[Supplied text Boundary: Start]

I only started using "Desktop" linux about 2 years ago when I got my new Laptop. When I first started, I had no idea what the whole Xorg/Wayland story was up until that point. After a bit of research, I tried starting with i3, but could never get it configured correctly to use my laptop monitor and my desktop ultrawide monitor at the same time. After about a month of this, I swapped over to Hyprland and haven't looked back since.
While I never encountered any serious issues that prevented me from using my laptop when I first started, a few things didn't work properly all the time. In the past, I used to have a few issues getting screen sharing working, sometimes I couldn't launch a steam game. Since then, the experience has gotten to the point where I really don't notice any issues. Screen sharing works fine now, I can't remember the last time I couldn't get a steam game to launch. I don't even have issues with electron apps anymore. This is all while running on an Nvidia GPU.
I know there are still issues on things like accessibility, but from someone who doesn't have the time investment into Xorg, Wayland felt pretty good a few years ago, and now I really can't find anything to personally complain about with regards to it.
I started using sway seven years ago, and even then I had very few issues. Granted I use integrated Intel graphics and I mostly just want to arrange terminal emulators, but still, on that happy path, it hasn’t been a problem.
What software did you use? I have to use Google Meet, Microsoft Teams, Anydesk, and an onscreen keyboard. When I checked a couple of months ago, Anydesk wouldn't even launch. I have been dabbling with Wayland ever since it was made available on Arch Linux, but invariably have to go back to X.org after just a few hours on Wayland.
I finally moved to full-time Wayland around the time the OP published their original post, after a couple of decades of Xorg, and a number of failed attempts. Honestly, the biggest factor affecting my experience, subjectively, was ditching my 3090 and moving to amdgpu. I don't know if the situation with Nvidia drivers is much different now (I'm told it is), but my experience of Wayland on AMD has been stellar.
When I first moved over (i3->sway) I had a few scaling issues mostly due to Electron/Chromium and xwayland fallback, but for the last 12-13 months I've been rolling on solo Wayland with no fallback, and had zero regrets. The forcing function for this was switching over to niri[0], which if you haven't tried it, is an incredible ux.
I tried KDE Wayland a few times over the years but always had to switch back immediately because something I needed was broken. Then just a week or two ago I tried it again and didn't have to switch back. Everything finally worked, or could be made to work without too much effort. And bonus, sleep/wake works much better in Wayland than it ever did in Xorg.

[Supplied text Boundary: End]
[Given data Boundary: Start]

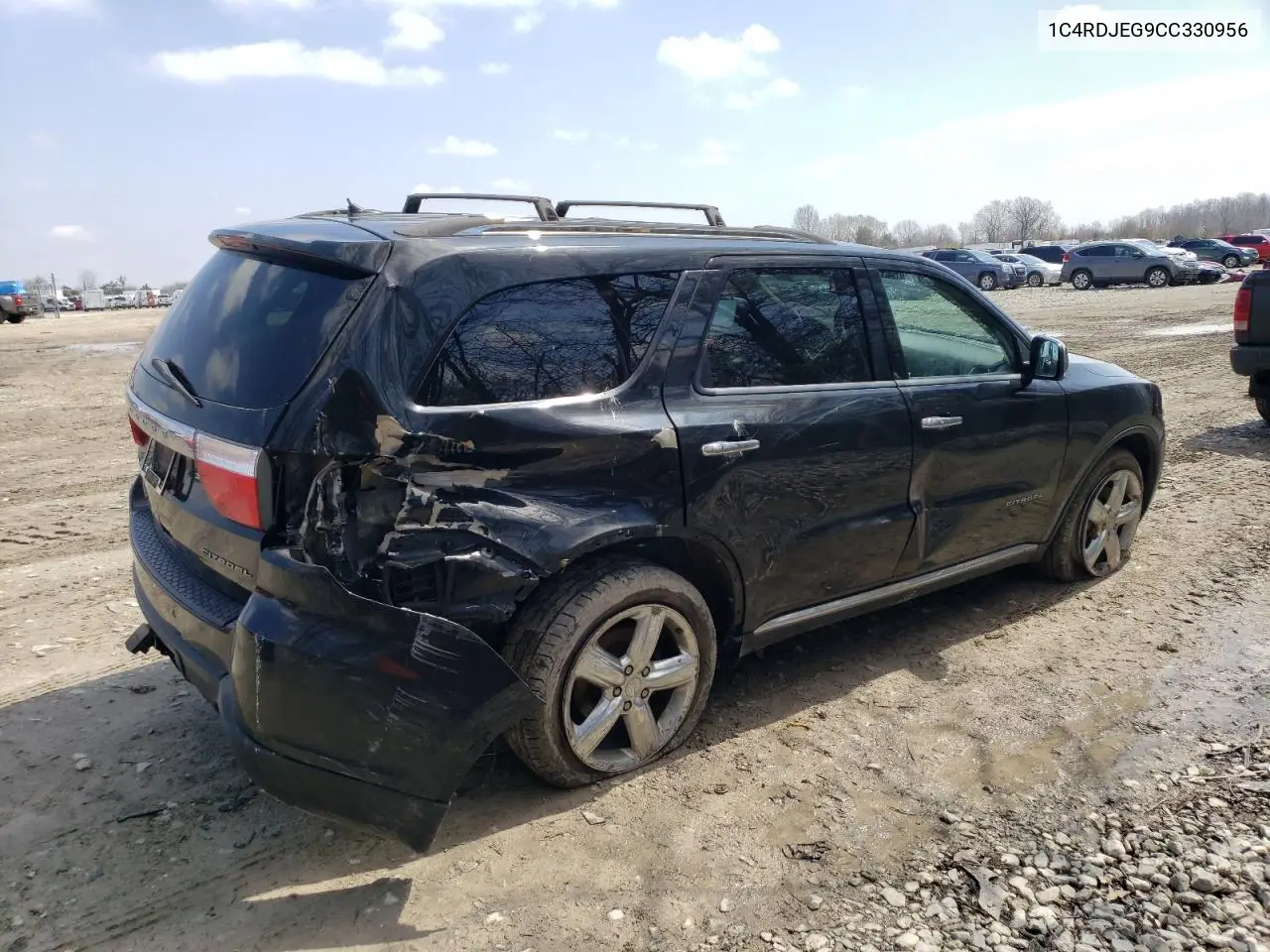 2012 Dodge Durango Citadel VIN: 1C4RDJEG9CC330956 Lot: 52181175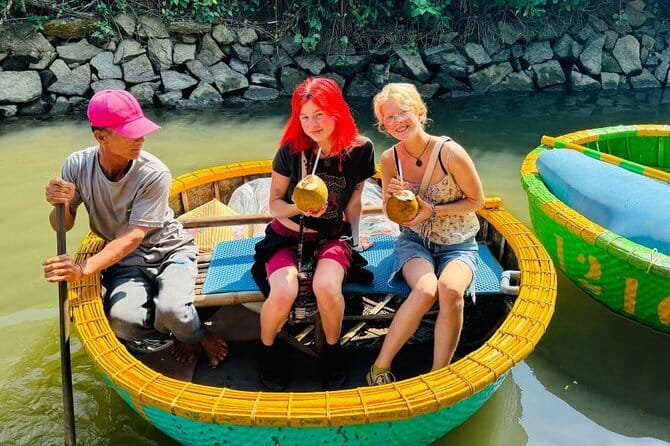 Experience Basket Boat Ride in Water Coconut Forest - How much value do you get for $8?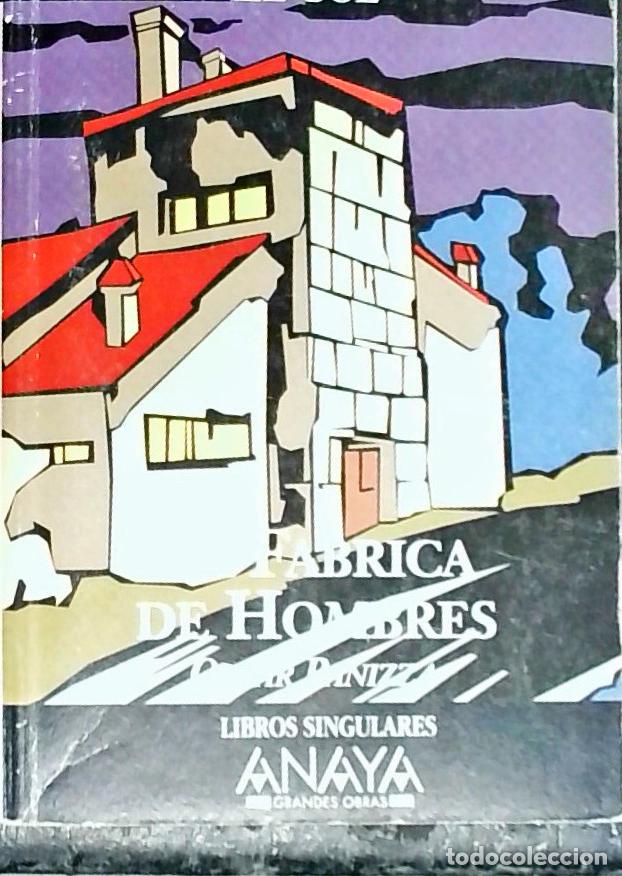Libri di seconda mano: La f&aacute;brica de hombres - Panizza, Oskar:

[Given data Boundary: End]

▸ **Task prompt**: Set down word for word everything in the Wayland discussion above, from "While I never" down to "regards to it.".

▸ **Task response**:
While I never encountered any serious issues that prevented me from using my laptop when I first started, a few things didn't work properly all the time. In the past, I used to have a few issues getting screen sharing working, sometimes I couldn't launch a steam game. Since then, the experience has gotten to the point where I really don't notice any issues. Screen sharing works fine now, I can't remember the last time I couldn't get a steam game to launch. I don't even have issues with electron apps anymore. This is all while running on an Nvidia GPU.
I know there are still issues on things like accessibility, but from someone who doesn't have the time investment into Xorg, Wayland felt pretty good a few years ago, and now I really can't find anything to personally complain about with regards to it.